Em resposta aos deputados Rogério Correia (PT-MG) e Pedro Uczai (PT-SC), defensores de uma reforma sem alteração da Constituição, Pedro Paulo justificou a necessidade de apresentação de, pelo menos, uma proposta de emenda sobre o tema. “Eu também buscava fugir de uma proposta de emenda à Constituição [PEC], mas, por exemplo, se nós desejamos fazer uma reforma que envolva os três Poderes e os três entes [União, estados e municípios], é importante que o comando esteja na Constituição. Se nós vamos incluir a questão dos supersalários, do disciplinamento das verbas de caráter indenizatório, que muitas vezes se disfarçam em verbas remuneratórias, isso precisa ter comando na Constituição”, explicou.

Segundo Pedro Paulo, outros pontos já acatados pelo grupo de trabalho também precisam de tratamento constitucional. Ele citou como exemplos a institucionalização de concurso público nacional unificado, a revisão do estágio probatório e o reconhecimento do eixo digital para modernizar a prestação dos serviços públicos, que ele pretende reforçar como direito constitucional do cidadão. O relator acrescentou que uma “PEC dá robustez e profundidade para a proposta de reforma administrativa”.

Vários deputados, entre eles Professora Luciene Cavalcante (Psol-SP), André Figueiredo (PDT-CE), Ana Pimentel (PT-MG) e Sâmia Bomfim (Psol-SP), manifestaram receio de uma reforma administrava com perdas, punições e retrocessos para os servidores, como previsto nas discussões em torno da PEC 32/20, que chegou a ser aprovada em comissão especial da Câmara depois de muita polêmica, em 2021.

A deputada Alice Portugal (PCdoB-BA) resumiu o estado de alerta dos parlamentares diante do risco de se fazer “ajuste fiscal em cima dos servidores”. “Há uma preocupação gigante sobre os resultados do grupo de trabalho e há ainda uma incógnita acerca do que estará consolidado nessa minuta que será entregue justamente às vésperas do recesso parlamentar”, afirmou.

Pedro Paulo procurou tranquilizá-los. “Não será utilizada uma vírgula nem um artigo da PEC 32 na proposta que nós vamos apresentar. Nós não vamos tocar na estabilidade do servidor. Nós não vamos discutir tamanho do Estado e nós não vamos fazer processo de ajuste fiscal, porque não é o objetivo do grupo de trabalho. Então, isso é muito importante estar dito aqui para acalmar corações.”

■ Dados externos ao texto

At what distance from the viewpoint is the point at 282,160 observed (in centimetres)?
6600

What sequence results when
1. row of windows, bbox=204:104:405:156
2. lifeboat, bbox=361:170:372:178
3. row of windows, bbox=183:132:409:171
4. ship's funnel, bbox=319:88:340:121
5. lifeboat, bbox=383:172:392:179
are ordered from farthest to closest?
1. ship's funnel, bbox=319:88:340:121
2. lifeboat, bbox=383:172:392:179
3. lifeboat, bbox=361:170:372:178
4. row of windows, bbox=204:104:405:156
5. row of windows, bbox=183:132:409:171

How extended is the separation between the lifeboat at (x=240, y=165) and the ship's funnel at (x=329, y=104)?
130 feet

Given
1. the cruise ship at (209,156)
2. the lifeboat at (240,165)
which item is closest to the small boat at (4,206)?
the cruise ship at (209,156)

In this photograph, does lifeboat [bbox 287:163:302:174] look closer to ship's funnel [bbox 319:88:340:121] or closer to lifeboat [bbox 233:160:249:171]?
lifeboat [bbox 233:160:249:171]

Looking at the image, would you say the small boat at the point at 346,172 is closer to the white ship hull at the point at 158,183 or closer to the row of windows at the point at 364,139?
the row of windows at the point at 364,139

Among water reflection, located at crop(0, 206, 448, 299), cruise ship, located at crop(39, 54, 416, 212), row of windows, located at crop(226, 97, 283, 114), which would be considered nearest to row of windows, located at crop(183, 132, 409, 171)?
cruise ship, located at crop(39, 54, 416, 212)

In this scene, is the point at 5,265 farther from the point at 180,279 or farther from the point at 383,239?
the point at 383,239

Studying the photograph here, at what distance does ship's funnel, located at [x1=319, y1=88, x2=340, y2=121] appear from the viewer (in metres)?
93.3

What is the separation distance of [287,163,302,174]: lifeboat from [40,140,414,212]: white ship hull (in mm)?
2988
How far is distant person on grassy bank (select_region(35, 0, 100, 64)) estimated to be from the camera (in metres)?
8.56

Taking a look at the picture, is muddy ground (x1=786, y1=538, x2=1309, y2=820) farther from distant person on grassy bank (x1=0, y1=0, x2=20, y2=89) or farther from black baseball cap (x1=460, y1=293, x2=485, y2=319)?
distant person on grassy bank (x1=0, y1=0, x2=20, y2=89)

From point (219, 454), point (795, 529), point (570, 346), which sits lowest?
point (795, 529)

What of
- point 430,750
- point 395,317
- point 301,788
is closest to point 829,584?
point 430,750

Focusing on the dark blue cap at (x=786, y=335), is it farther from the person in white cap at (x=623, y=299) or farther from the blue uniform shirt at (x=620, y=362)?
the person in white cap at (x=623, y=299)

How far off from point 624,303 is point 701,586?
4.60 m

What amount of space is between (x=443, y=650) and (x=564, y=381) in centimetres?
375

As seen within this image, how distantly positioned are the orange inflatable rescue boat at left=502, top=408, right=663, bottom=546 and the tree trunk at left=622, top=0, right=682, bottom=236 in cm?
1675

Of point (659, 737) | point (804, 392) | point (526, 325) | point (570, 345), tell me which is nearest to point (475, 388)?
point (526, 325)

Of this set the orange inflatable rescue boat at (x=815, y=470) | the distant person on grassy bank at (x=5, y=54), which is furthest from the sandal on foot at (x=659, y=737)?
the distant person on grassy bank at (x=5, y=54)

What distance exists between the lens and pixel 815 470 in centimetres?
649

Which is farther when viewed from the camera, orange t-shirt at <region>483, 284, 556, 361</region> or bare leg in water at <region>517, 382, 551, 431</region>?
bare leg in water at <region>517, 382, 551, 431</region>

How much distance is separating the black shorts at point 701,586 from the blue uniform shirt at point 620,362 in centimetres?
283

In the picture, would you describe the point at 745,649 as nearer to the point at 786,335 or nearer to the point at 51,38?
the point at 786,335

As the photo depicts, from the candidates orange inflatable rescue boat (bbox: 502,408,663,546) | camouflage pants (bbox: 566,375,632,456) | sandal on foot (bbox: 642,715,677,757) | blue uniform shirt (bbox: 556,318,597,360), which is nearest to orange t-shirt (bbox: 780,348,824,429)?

Kayo Magalhães / Câmara dos Deputados
Audiência Pública - Reforma Administrativa: Representantes das Esferas do Poder Executivo. Ministra de Estado da Gestão e da Inovação em Serviços Públicos, Esther Dweck
Esther Dweck: reforma já começou no Executivo

Medidas já implementadas
Na última audiência do grupo de trabalho, a ministra da Gestão e da Inovação em Serviços Públicos, Esther Dweck, afirmou que, no âmbito do Executivo federal, a reforma administrativa “já começou”, diante da necessidade de reverter o desmonte do governo anterior. “A capacidade do Estado brasileiro estava diminuída, tanto por uma política até de punição de servidores, não contratação e também de uma preocupação de reduzir o Estado e não de melhorar. A gente tem feito esse trabalho de transformação do Estado brasileiro a serviço da população, a serviço das pessoas e do desenvolvimento sustentável”, disse a ministra.

Esther Dweck citou 38 medidas já implementadas na reforma administrativa federal, algumas delas em parceria com o Congresso Nacional, como a Lei Geral dos Concursos, a nova Lei de Cotas e a associação da progressão no serviço ao bom desempenho (Lei 15.141/25).

A ministra informou que, em breve, o governo poderá encaminhar novas propostas: reforma do direito administrativo, direito de greve e negociação coletiva com base na Convenção 151 da Organização Internacional do Trabalho (OIT).

Também há discussões em curso sobre gestão previdenciária única, centralizando os regimes próprios dos servidores; restrições a supersalários; e criação da carreira de analista técnico no Executivo federal.

A audiência pública também contou com as presenças do governador do Rio Grande do Sul, Eduardo Leite, e do prefeito de Salvador, Bruno Reis, que apresentaram sugestões ao grupo de trabalho e detalharam recentes reformas em suas administrações.